SOURCE DOCUMENT:
--- begin ---

Re: Nagios hanging during start-up/reboot

Posted: Fri May 24, 2013 10:56 am
by abrist
lce411 wrote: Does NRPE need java to work?
Nope.
What version of nagios are you running?
Have you changed you nagios server's ip recently?
How many hosts and services are you monitoring?
When it starts to hang, get a handful of logs:

Code: Select all

tail -25 /usr/local/nagios/var/nagios.log
ps -aef
df -h
df -i
tail -25 /var/log/messages

Re: Nagios hanging during start-up/reboot

Posted: Fri May 24, 2013 11:56 am
by lce411
abrist wrote:
lce411 wrote: Does NRPE need java to work?
Nope.
What version of nagios are you running?
Have you changed you nagios server's ip recently?

--- end ---

WHAT THIS EXERCISE ASKS:
[a] Answer these questions from the Nagios forum thread:
(i) According to abrist, does NRPE need Java to work?
(ii) Which file path is given in the command for viewing the last 25 lines of the Nagios log?
(iii) Who posted the reply dated Fri May 24, 2013 11:56 am?
[b] Write the next part of the Nagios forum thread, beginning right after its last line.

STORED ROWS:
--- begin ---

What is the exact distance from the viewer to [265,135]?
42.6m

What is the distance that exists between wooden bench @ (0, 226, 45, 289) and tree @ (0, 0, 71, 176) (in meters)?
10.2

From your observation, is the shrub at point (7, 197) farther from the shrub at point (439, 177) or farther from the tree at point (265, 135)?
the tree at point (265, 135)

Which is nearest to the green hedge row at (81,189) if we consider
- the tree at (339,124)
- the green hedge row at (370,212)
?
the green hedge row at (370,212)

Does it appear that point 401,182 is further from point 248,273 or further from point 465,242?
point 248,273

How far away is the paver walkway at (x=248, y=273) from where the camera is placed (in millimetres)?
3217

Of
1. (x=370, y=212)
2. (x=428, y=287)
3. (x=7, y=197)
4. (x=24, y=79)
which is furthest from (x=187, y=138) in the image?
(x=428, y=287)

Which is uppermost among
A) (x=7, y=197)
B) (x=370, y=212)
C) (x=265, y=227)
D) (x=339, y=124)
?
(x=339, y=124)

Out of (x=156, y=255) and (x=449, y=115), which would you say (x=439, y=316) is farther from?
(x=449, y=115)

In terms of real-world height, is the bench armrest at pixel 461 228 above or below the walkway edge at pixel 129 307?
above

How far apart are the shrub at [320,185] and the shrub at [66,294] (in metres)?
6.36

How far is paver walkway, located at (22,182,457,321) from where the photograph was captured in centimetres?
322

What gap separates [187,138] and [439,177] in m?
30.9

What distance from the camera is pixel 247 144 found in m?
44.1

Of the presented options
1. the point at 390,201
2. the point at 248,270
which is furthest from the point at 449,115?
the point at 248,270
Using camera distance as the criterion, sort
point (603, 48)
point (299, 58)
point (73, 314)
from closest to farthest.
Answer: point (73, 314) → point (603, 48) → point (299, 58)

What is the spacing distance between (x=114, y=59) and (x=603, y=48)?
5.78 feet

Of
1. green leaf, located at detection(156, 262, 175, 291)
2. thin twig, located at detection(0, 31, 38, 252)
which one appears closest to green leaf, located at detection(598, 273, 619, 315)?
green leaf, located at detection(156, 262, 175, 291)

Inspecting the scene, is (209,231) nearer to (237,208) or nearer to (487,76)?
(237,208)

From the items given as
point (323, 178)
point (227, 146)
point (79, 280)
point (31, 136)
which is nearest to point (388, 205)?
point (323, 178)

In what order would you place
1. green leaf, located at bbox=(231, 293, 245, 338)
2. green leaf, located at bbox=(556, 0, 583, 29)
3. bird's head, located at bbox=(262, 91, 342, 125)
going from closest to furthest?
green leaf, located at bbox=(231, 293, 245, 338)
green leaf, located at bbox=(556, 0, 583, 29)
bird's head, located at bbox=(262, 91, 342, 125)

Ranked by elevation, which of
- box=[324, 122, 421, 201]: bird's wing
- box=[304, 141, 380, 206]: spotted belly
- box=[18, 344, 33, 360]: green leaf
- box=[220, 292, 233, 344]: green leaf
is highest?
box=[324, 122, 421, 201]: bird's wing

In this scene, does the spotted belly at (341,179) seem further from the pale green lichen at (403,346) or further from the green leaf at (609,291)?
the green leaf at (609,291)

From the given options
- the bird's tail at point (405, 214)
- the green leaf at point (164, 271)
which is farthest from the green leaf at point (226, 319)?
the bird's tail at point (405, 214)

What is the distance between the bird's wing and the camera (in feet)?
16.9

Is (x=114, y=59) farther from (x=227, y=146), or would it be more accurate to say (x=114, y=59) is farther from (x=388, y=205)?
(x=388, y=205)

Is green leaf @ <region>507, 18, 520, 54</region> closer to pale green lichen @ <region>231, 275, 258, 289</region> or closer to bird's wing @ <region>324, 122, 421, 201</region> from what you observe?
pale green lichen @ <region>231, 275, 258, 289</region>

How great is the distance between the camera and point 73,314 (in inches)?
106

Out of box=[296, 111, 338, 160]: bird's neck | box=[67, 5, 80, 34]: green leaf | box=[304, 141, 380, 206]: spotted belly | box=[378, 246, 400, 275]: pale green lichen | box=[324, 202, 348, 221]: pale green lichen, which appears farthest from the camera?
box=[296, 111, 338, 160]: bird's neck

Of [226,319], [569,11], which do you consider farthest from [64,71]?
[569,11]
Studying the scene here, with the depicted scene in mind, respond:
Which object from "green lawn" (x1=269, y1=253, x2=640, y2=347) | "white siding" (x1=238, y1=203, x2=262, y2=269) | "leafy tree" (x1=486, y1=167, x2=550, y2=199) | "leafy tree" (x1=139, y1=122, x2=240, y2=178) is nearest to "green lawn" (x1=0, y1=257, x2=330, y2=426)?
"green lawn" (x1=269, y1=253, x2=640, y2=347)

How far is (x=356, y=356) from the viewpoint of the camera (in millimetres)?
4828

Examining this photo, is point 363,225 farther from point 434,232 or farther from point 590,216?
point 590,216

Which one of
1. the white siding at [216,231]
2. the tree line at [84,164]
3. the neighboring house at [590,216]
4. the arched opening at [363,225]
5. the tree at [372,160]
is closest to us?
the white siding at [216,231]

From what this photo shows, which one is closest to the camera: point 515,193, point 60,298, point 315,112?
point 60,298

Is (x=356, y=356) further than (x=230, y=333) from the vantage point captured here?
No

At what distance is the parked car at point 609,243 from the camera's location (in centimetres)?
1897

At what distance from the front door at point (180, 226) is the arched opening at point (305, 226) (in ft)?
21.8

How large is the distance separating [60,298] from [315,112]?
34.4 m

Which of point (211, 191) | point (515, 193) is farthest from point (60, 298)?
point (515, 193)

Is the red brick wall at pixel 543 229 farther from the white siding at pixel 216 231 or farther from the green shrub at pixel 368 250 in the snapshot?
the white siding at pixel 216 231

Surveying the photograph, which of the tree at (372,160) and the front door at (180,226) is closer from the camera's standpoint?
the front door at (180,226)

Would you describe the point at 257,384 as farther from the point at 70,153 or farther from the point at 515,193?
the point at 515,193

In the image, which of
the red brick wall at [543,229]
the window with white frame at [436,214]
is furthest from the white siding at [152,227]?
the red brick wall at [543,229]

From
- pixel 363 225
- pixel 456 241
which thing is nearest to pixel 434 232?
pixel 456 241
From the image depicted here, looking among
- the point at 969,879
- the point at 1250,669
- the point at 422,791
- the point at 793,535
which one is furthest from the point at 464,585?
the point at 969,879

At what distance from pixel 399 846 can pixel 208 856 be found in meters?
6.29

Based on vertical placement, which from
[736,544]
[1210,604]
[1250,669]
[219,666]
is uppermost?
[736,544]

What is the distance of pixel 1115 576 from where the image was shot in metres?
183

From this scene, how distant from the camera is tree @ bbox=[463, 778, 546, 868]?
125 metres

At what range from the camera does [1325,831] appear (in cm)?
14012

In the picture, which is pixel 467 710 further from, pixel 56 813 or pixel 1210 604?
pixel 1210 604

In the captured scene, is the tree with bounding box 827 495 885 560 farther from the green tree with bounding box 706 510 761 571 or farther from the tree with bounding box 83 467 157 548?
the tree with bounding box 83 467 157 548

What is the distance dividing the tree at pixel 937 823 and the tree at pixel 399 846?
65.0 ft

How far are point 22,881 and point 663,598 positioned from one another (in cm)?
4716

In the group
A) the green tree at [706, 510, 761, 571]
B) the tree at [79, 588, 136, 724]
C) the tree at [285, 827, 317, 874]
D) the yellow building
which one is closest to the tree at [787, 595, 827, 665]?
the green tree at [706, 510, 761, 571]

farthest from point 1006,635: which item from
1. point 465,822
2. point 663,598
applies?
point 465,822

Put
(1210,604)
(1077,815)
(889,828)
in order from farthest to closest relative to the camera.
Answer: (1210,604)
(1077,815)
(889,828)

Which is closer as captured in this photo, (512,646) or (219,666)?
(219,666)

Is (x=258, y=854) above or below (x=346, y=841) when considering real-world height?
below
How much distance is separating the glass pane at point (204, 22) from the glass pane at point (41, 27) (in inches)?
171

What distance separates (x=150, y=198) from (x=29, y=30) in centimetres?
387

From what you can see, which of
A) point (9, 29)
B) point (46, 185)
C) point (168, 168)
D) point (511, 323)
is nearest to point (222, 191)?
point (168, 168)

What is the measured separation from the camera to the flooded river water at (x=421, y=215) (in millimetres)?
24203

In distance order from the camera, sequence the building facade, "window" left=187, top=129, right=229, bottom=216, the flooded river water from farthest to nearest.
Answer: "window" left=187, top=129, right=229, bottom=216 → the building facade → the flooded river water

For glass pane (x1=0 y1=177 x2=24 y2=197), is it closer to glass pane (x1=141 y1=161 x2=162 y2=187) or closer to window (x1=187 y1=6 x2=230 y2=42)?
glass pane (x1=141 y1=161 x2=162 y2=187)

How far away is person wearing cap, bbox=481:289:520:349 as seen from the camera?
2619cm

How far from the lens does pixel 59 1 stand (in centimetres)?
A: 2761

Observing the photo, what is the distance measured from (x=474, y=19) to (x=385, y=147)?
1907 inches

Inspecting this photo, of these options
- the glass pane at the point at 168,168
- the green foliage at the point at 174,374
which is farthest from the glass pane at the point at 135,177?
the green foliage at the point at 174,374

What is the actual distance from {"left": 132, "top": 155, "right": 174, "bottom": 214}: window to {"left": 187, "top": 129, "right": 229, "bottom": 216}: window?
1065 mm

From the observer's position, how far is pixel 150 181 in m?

--- end ---

ANSWERS TO EACH TASK:
[a]
(i) No, NRPE does not need Java.
(ii) /usr/local/nagios/var/nagios.log
(iii) lce411

[b]
How many hosts and services are you monitoring?
When it starts to hang, get a handful of logs:

Code: Select all

tail -25 /usr/local/nagios/var/nagios.log
ps -aef
df -h
df -i
tail -25 /var/log/messages
Version is Nagios Core 3.2.1
There have been no changes to the nagios server configuration
We are monitoring 17 hosts and about 11 or 12 services per host

Results of the tail command:

Code: Select all

[1369413779] Warning: The check of service 'Users Logged In' on host 'cde-rhela.deva' looks like it was orphaned (results never came back).  I'm scheduling an immediate check of the service...
[1369413836] SERVICE ALERT: cde-rhela.deva;Users Logged In;OK;SOFT;2;USERS OK - 0 users currently logged in
[1369413894] Warning: The check of service 'SSH' on host 'cde-sftp.chscde-ei.ustranscom.mil' looks like it was orphaned (results never came back).  I'm scheduling an immediate check of the service...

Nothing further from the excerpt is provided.